GIVEN ENTRIES >>

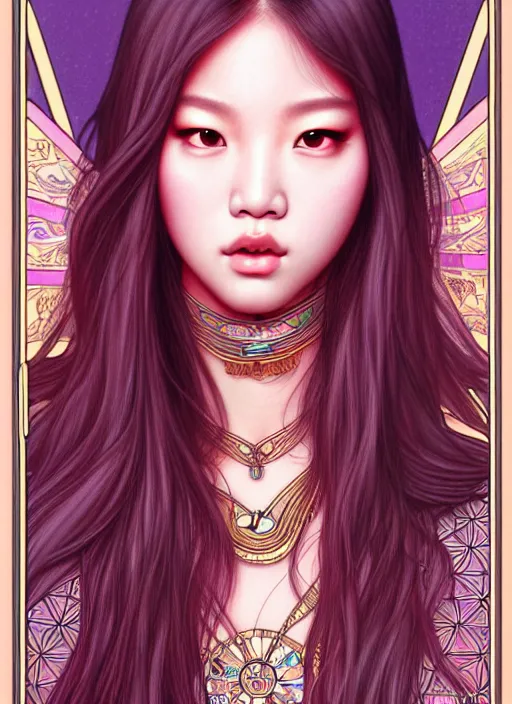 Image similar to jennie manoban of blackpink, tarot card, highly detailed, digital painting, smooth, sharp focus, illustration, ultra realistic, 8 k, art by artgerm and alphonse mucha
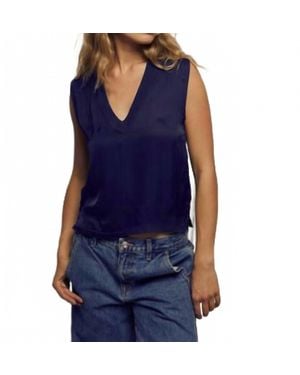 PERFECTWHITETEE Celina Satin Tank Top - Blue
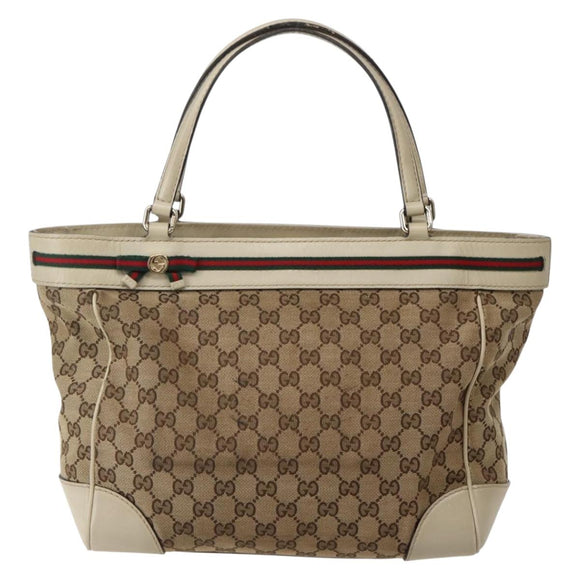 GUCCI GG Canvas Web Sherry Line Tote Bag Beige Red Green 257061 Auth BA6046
...
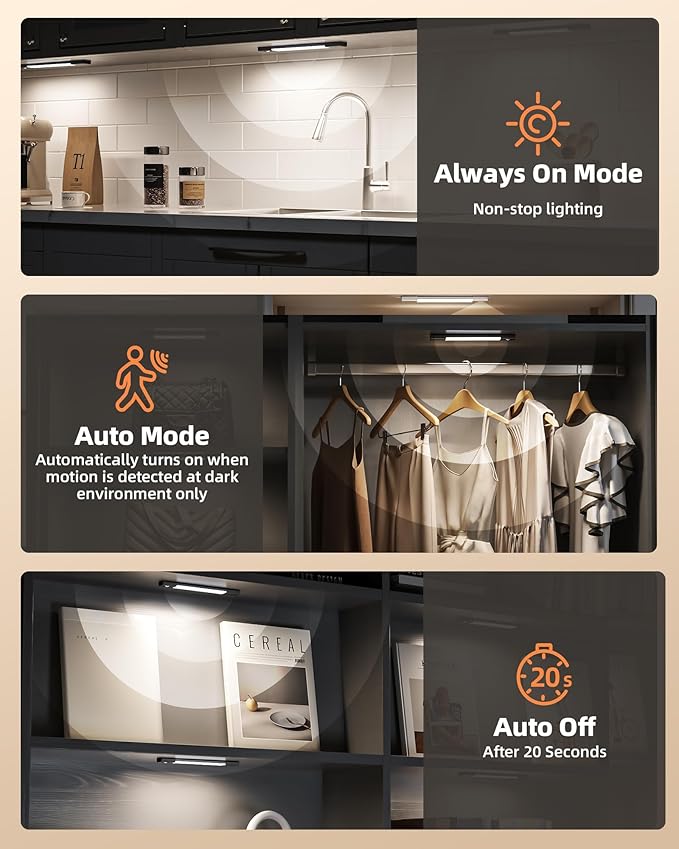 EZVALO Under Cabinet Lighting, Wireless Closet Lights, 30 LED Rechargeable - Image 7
...
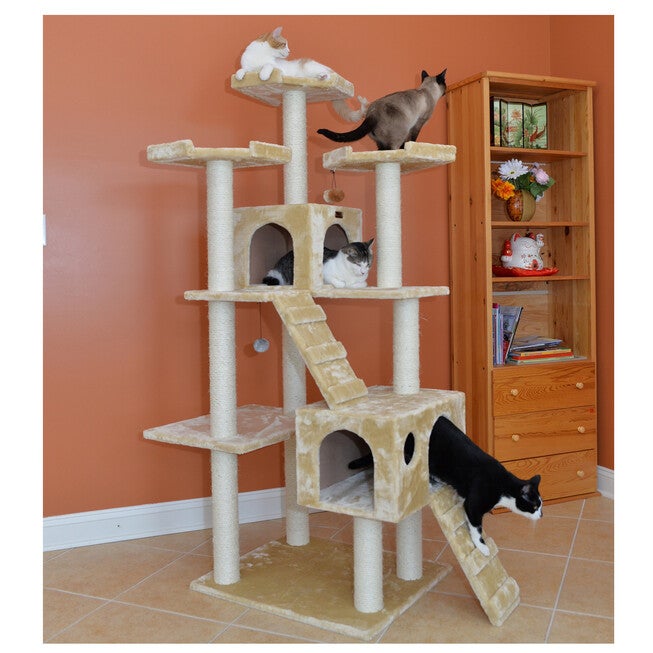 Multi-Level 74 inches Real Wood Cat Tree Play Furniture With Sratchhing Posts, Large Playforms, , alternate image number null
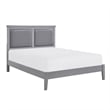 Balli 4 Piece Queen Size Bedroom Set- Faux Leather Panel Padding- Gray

WORK TO BE COMPLETED >> Look above for the line with "Image similar to" and the line with "PERFECTWHITETEE Celina Satin Tank Top - Blue"; set down those two lines and all lines between them exactly, without pictures and without anything else.

EXERCISE RESPONSE >>
 Image similar to jennie manoban of blackpink, tarot card, highly detailed, digital painting, smooth, sharp focus, illustration, ultra realistic, 8 k, art by artgerm and alphonse mucha
 PERFECTWHITETEE Celina Satin Tank Top - Blue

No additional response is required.